Postgresql – How to make unique check without creating heavy index in postgres

index-tuningmany-to-manypostgresql

I need to implement unique check for INSERT and UPDATE operations, but I would prefer to avoid creating heavy unique index (which is approx 12Gb now) on my table. Now I have unique partial index and it work great, except one thing – it need a lot of SSD space. I don't need SELECT operations using this index, I need just check for the uniqueness of the data.

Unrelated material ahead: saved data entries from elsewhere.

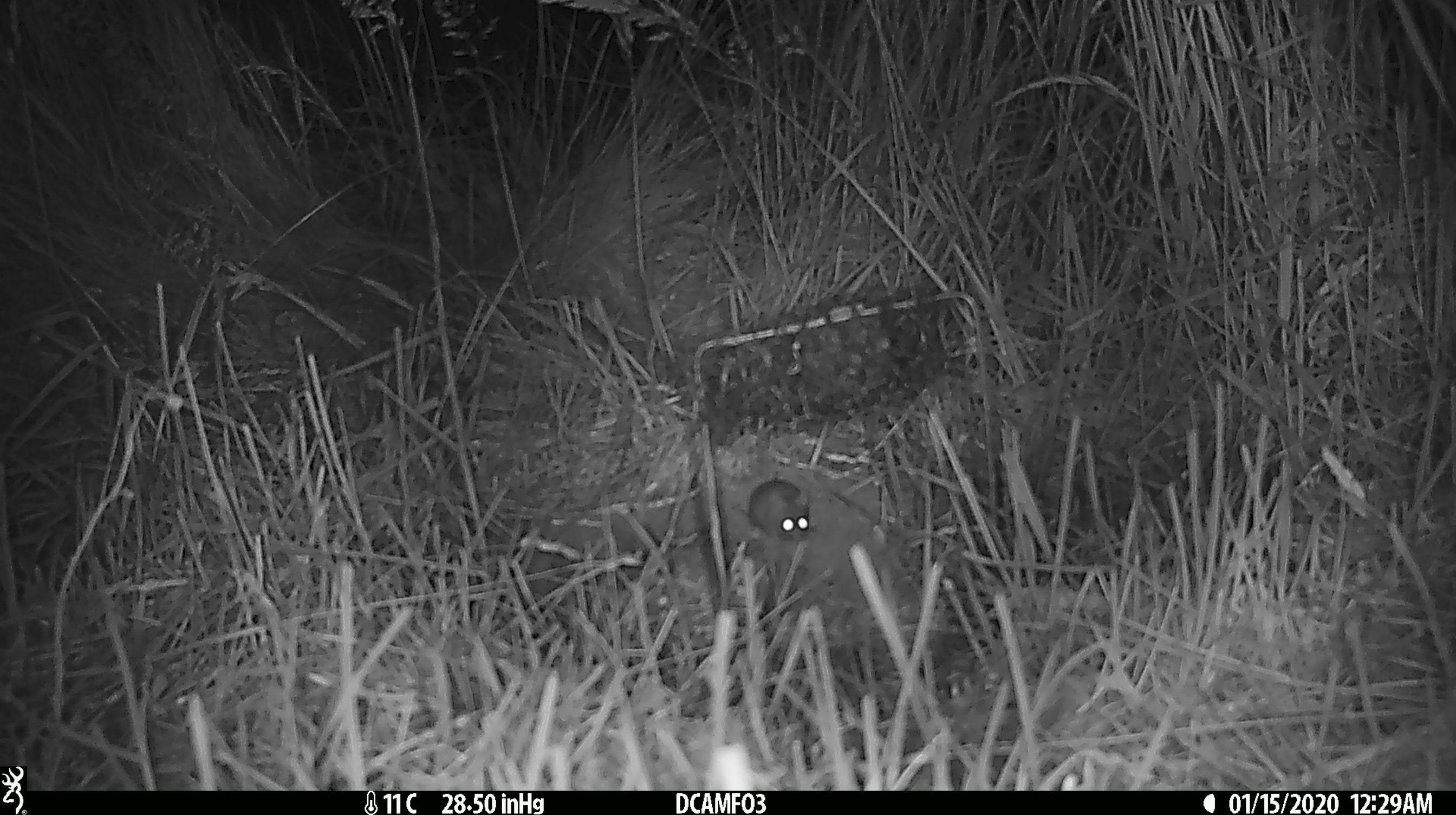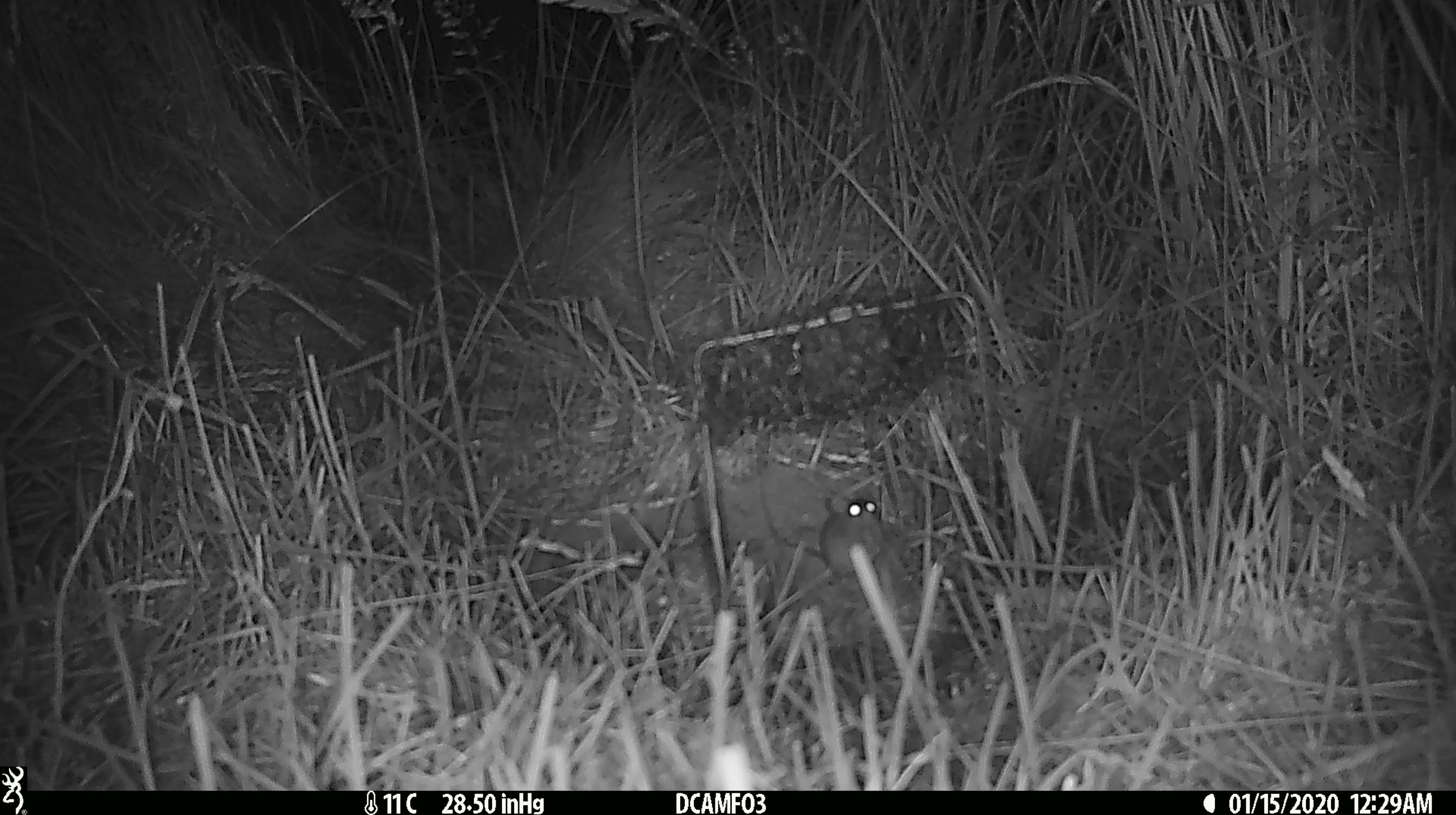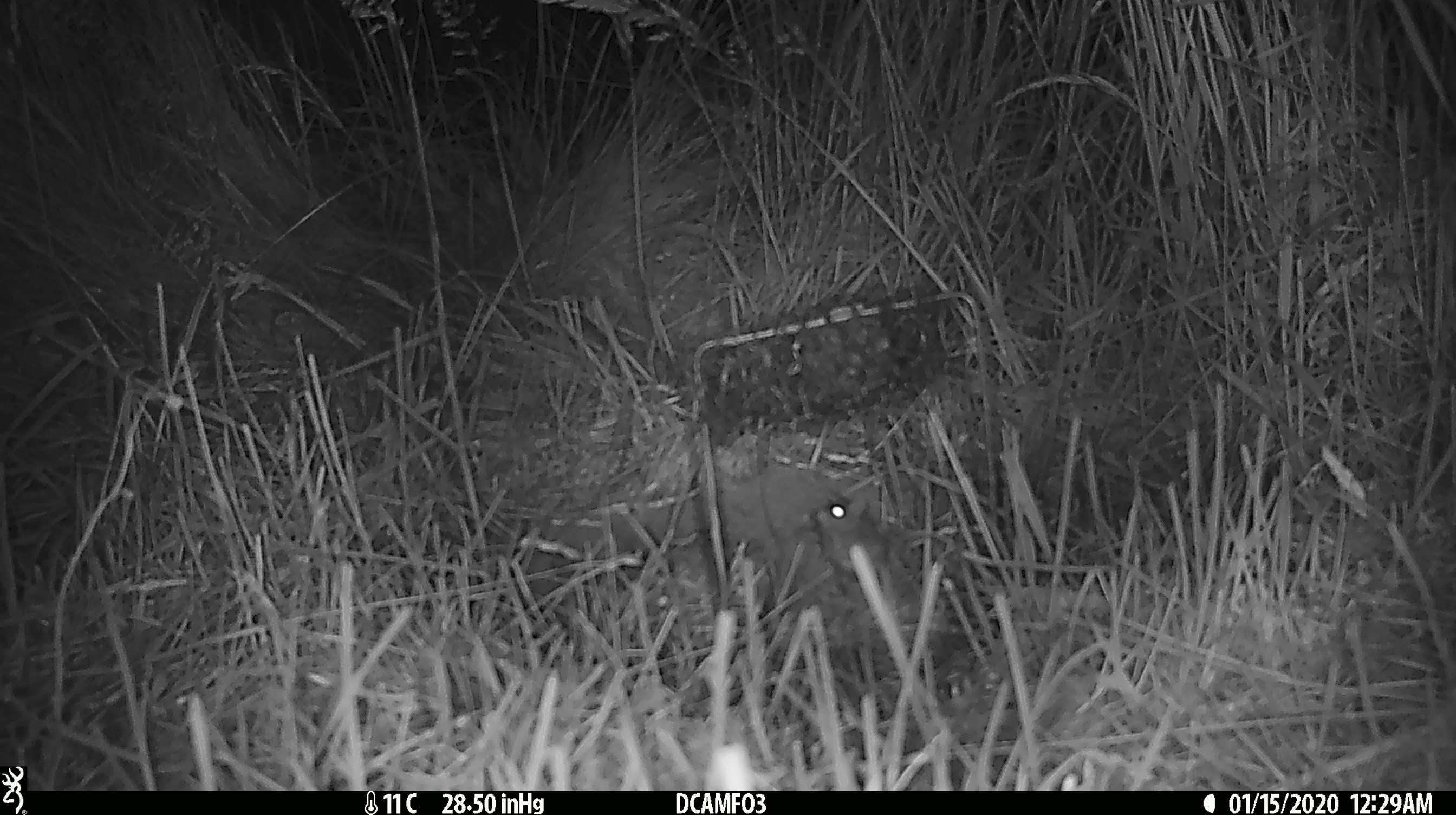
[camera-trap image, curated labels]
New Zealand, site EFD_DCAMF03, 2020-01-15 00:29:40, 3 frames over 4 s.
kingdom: Animalia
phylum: Chordata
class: Mammalia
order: Rodentia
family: Muridae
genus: Mus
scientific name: Mus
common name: mouse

I read this and this discussion and I understood that it's no real difference between unique constraint and unique index, except partial condition, which is able only for index.

Is there way to do this?

UPDATE:

My example is the schema of many-to-many relation table with history option. This option is implemented by 2 additional fields time_from and time_to. They are storing the time of entering and leaving relation. For data consistency I created 4 additional partial unique indexes (see below).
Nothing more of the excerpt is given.